Ora il copione si ripete per l’intelligenza artificiale. Ma in questo caso c’è qualcosa di più. Questo sistema (che è già tra noi) non solo «cattura» articoli altrui, ma basandosi su questi ne genera altri. Il New York Times descrive le chatbot come potenziali competitor che possono sostituire in tutto e per tutto gli articoli dei giornali, finendo per rubare l’anima agli eredi della carta stampata. La causa intentata esprime il timore che i lettori possano essere soddisfatti della risposta dei bot, senza più approfondire sui siti e i giornali. Portando l’umanità a un impoverimento culturale e nozionistico, a una superficialità globale (ma questo forse sta già avvenendo), quando non si tratta addirittura di informazioni fasulle che possono manipolare l’opinione pubblica ai fini del potere. «Il giornalismo del Times è il lavoro di migliaia di giornalisti, il cui impiego costa centinaia di milioni di dollari all’anno», ha dichiarato il quotidiano nella denuncia, sottolineando che le due aziende hanno evitato di «spendere i miliardi di dollari che il Times ha investito nella creazione di quell’opera, usandola senza permesso o compenso».

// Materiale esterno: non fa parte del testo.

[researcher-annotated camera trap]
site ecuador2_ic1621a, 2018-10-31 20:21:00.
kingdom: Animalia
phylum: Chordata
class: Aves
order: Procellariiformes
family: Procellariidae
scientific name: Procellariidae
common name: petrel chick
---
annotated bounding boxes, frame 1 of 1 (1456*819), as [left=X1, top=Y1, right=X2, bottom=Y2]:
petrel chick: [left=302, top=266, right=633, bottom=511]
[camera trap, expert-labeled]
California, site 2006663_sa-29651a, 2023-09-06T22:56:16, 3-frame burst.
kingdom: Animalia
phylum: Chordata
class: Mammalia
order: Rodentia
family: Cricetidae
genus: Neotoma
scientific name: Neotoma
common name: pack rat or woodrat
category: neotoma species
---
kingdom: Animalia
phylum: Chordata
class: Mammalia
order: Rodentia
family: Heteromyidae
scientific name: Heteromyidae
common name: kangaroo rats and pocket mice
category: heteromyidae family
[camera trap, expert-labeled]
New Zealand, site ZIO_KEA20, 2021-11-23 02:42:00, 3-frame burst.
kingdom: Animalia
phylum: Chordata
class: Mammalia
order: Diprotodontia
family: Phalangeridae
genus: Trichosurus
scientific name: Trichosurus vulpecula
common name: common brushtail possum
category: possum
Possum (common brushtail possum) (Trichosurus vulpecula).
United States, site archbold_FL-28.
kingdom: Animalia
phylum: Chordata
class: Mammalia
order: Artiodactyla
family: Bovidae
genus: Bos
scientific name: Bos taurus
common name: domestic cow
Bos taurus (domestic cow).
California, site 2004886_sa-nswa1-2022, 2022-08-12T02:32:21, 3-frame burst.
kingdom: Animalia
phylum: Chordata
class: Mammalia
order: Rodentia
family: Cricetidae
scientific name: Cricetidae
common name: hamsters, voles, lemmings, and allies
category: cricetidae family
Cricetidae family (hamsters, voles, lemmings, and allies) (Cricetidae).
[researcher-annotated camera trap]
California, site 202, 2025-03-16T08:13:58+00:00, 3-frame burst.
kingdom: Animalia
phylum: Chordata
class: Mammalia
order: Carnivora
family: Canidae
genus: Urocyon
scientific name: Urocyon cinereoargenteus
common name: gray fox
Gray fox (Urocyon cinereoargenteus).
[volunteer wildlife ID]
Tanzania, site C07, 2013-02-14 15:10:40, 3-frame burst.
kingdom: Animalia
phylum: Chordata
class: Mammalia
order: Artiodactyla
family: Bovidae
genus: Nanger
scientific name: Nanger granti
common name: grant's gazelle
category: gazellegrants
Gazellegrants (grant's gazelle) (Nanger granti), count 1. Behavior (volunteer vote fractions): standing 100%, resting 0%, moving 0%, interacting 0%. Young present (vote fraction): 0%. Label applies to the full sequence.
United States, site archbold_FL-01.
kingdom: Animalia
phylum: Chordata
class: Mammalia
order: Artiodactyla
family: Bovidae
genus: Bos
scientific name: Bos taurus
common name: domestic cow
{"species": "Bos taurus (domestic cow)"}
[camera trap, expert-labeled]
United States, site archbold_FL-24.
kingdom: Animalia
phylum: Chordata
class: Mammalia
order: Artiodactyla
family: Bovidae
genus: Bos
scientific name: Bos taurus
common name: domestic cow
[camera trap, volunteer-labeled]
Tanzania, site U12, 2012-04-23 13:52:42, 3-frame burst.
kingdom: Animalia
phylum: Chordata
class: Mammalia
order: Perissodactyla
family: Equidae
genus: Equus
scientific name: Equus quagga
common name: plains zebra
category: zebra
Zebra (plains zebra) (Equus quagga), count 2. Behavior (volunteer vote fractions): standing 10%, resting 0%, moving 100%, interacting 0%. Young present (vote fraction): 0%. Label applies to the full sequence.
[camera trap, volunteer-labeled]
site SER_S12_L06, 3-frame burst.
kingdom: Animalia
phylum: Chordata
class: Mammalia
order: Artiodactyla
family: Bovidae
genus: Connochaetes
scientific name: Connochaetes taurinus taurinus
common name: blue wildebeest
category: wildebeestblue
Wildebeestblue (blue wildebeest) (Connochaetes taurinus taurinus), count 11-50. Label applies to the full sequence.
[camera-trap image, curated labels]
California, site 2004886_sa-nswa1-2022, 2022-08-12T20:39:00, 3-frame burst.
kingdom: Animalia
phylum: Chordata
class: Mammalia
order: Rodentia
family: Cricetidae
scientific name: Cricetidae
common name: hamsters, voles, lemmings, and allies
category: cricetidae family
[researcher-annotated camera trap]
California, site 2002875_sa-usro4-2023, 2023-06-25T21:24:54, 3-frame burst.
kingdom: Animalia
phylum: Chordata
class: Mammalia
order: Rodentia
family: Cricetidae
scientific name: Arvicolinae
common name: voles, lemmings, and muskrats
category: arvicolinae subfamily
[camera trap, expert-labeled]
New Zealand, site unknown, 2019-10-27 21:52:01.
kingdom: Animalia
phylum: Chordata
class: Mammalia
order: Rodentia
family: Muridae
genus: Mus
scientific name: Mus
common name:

Sarebbe ora di porre un freno a questo genere di Far West, di parassitismo tecnologico che sta soffocando per decenni i giornali di tutto il mondo. C’è poi il danno di quelle che il quotidiano americano definisce delle «allucinazioni». Generando risposte copiate letteralmente dagli articoli dei giornali e dei periodici, l’intelligenza artificiale può inserirvi anche degli errori (chiunque di noi può sperimentarlo: le chatbot quando non sanno qualcosa la inventano con risultati che vanno dal drammatico al grottesco). Quelle che in gergo vengono definite «allucinazioni». In questo modo il Times (ma qualunque giornale) potrebbe essere accusato in modo incontrollabile di aver scritto cose mai pubblicate.

Vi è infine un quesito importante, che pare attingere a un romanzo di Philip K. Dick o di Asimov. Se i bot non dovessero più abbeverarsi ai giornali e ai loro siti quali informazioni potrebbero mai generare le intelligenze artificiali? Se i quotidiani, i settimanali, le radio e le Tv, sopraffatti dagli algoritmi, finissero per soccombere e per chiudere i battenti, chi potrebbe mai proteggere la verità, per quanto difficile questa operazione comporti? Il rischio è che si creerebbe un vuoto che nessun computer potrà mai riempire. E in quel caso anche noi non saremmo più qui a raccontarvelo.